==== ENTRIES PROVIDED

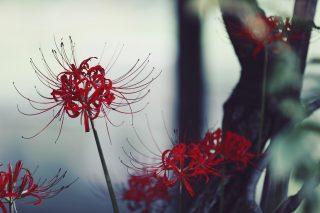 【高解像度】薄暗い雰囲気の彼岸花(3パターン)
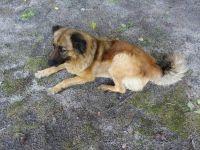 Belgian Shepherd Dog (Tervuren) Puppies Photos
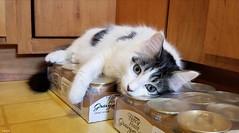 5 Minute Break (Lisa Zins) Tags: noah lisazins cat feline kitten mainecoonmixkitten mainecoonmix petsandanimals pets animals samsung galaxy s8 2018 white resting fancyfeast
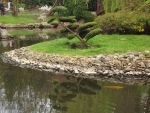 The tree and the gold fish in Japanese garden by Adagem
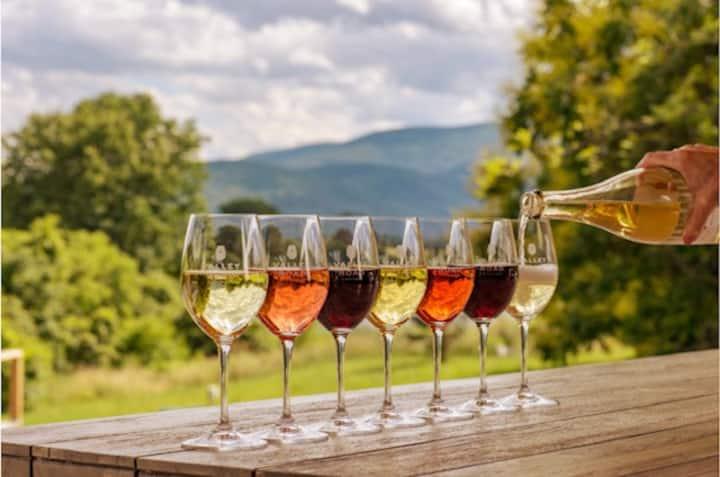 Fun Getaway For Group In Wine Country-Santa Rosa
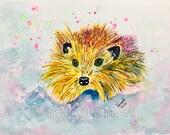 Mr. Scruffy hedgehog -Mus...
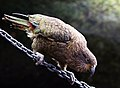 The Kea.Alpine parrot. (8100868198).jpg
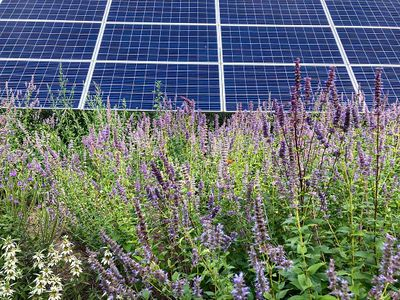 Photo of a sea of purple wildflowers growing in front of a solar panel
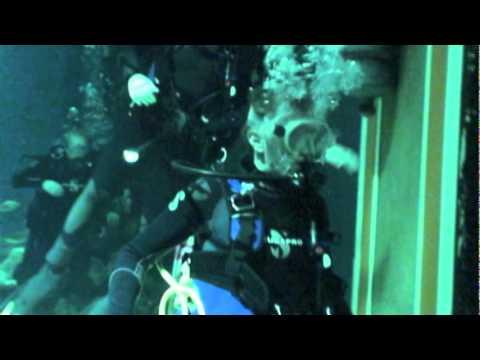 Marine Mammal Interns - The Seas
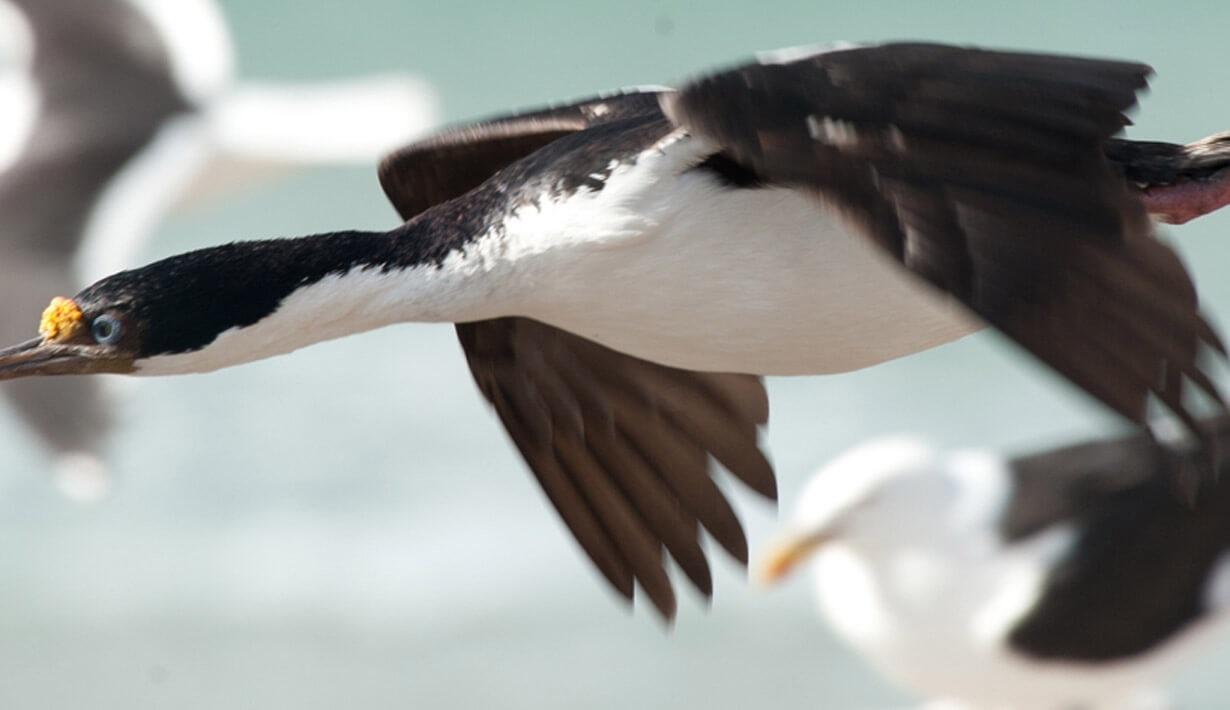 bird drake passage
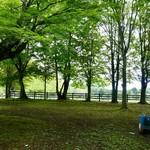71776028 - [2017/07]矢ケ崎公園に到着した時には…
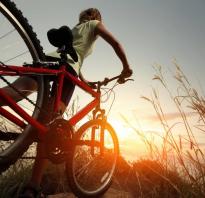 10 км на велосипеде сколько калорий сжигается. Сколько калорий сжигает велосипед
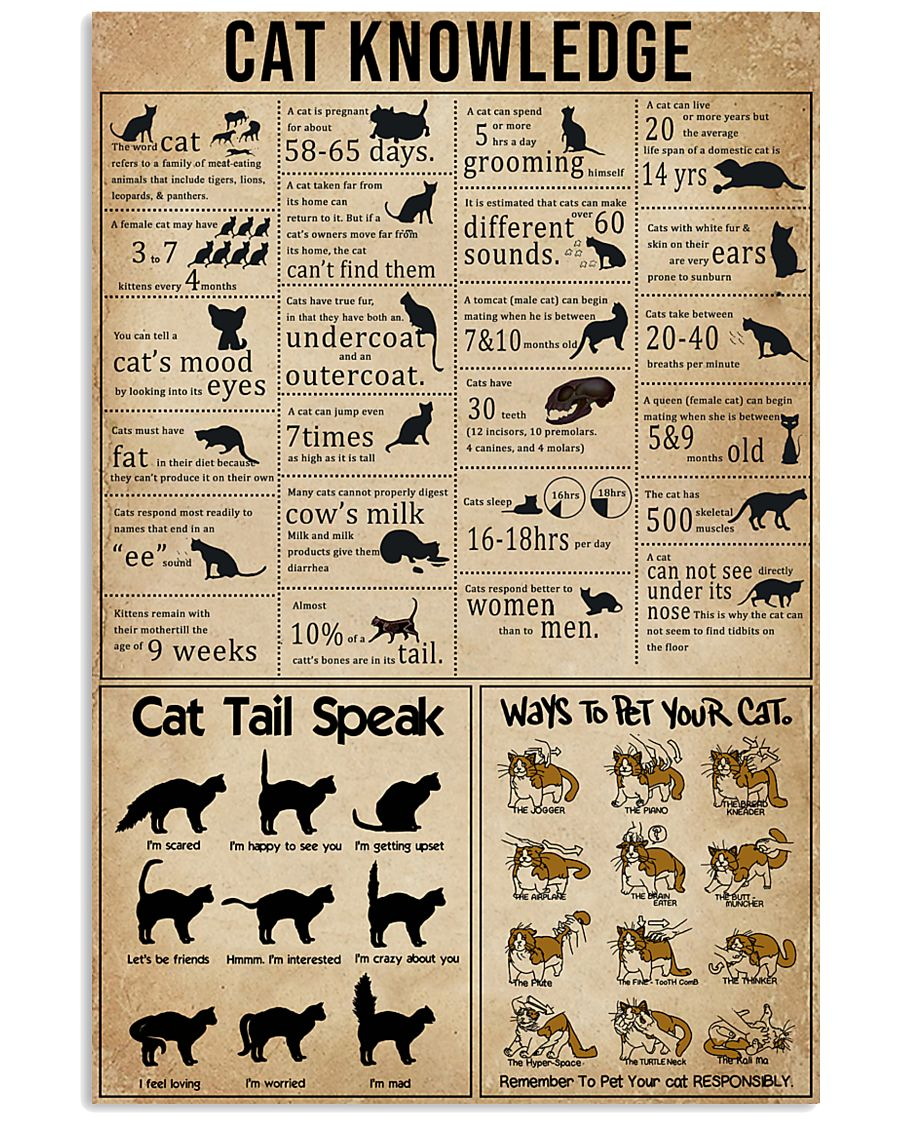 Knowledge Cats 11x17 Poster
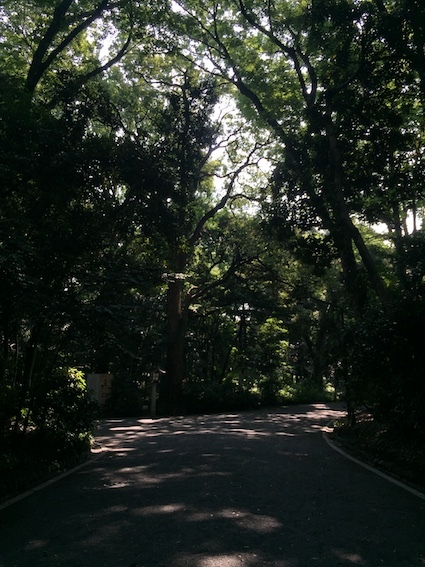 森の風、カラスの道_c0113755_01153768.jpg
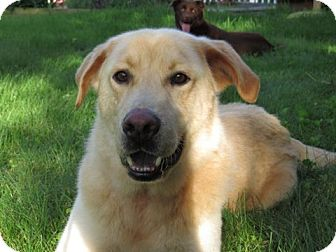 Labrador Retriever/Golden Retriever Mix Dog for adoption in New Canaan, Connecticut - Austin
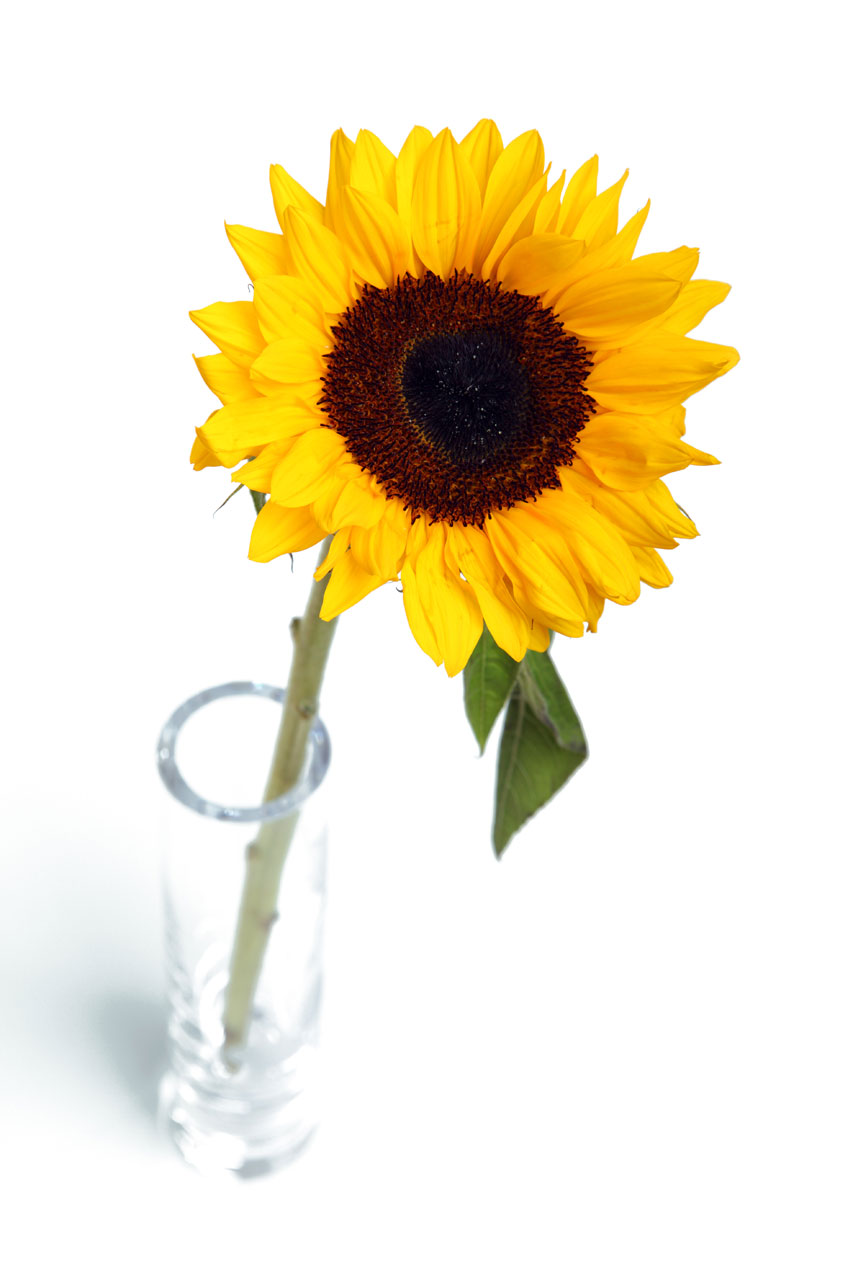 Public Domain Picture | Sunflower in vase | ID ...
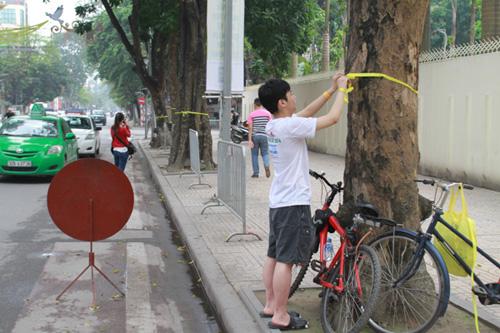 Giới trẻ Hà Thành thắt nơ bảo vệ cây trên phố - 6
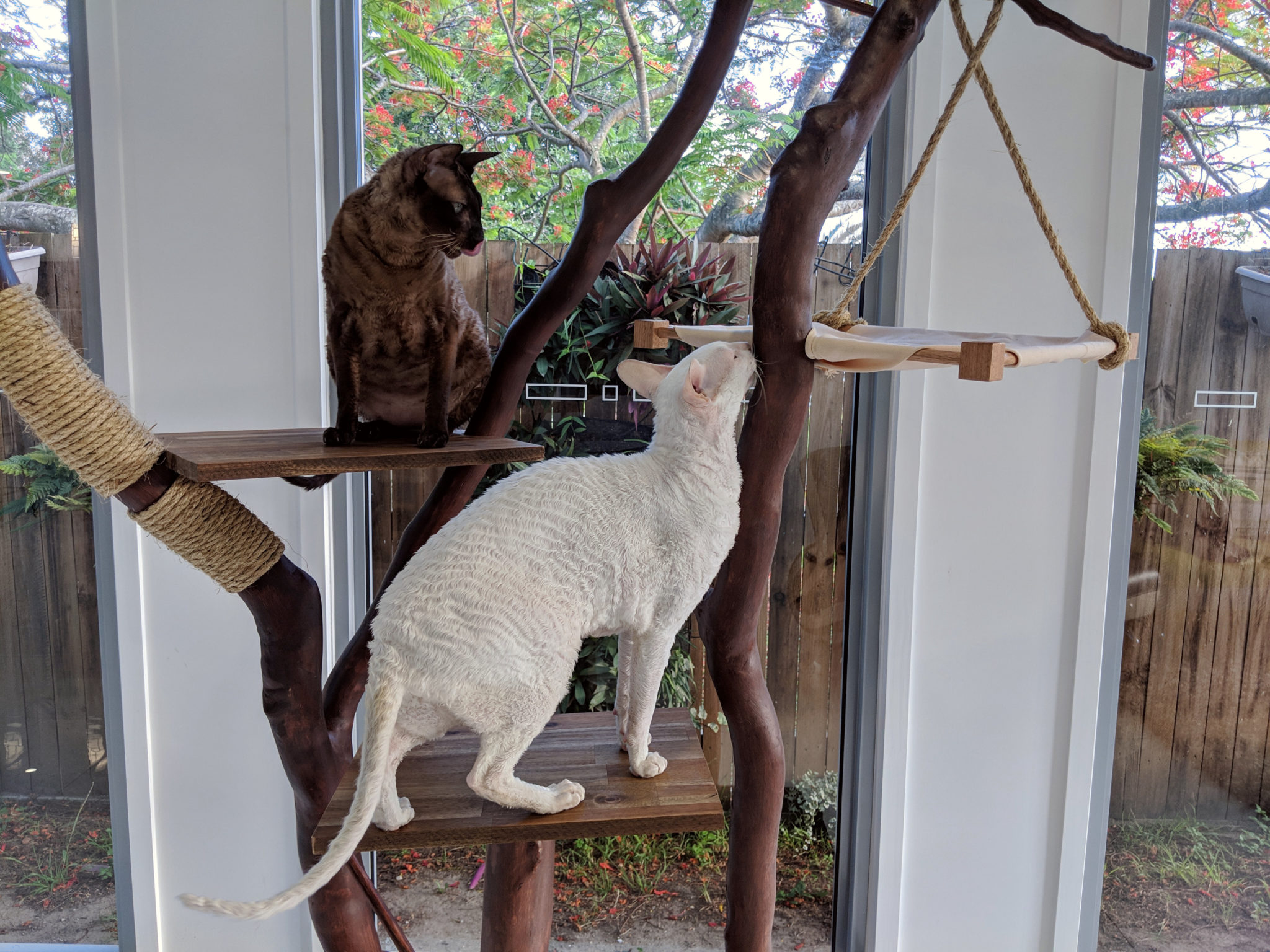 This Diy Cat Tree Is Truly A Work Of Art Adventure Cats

========

[WHAT THIS TASK INVOLVES]: Every record above should be written out again exactly; the pictures stay out of the copy.

[REPLY TO THE EXERCISE]:
 【高解像度】薄暗い雰囲気の彼岸花(3パターン)
 Belgian Shepherd Dog (Tervuren) Puppies Photos
 5 Minute Break (Lisa Zins) Tags: noah lisazins cat feline kitten mainecoonmixkitten mainecoonmix petsandanimals pets animals samsung galaxy s8 2018 white resting fancyfeast
 The tree and the gold fish in Japanese garden by Adagem
 Fun Getaway For Group In Wine Country-Santa Rosa
 Mr. Scruffy hedgehog -Mus...
 The Kea.Alpine parrot. (8100868198).jpg
 Photo of a sea of purple wildflowers growing in front of a solar panel
 Marine Mammal Interns - The Seas
 bird drake passage
71776028 - [2017/07]矢ケ崎公園に到着した時には…
 10 км на велосипеде сколько калорий сжигается. Сколько калорий сжигает велосипед
 Knowledge Cats 11x17 Poster
 森の風、カラスの道_c0113755_01153768.jpg
 Labrador Retriever/Golden Retriever Mix Dog for adoption in New Canaan, Connecticut - Austin
 Public Domain Picture | Sunflower in vase | ID ...
 Giới trẻ Hà Thành thắt nơ bảo vệ cây trên phố - 6
 This Diy Cat Tree Is Truly A Work Of Art Adventure Cats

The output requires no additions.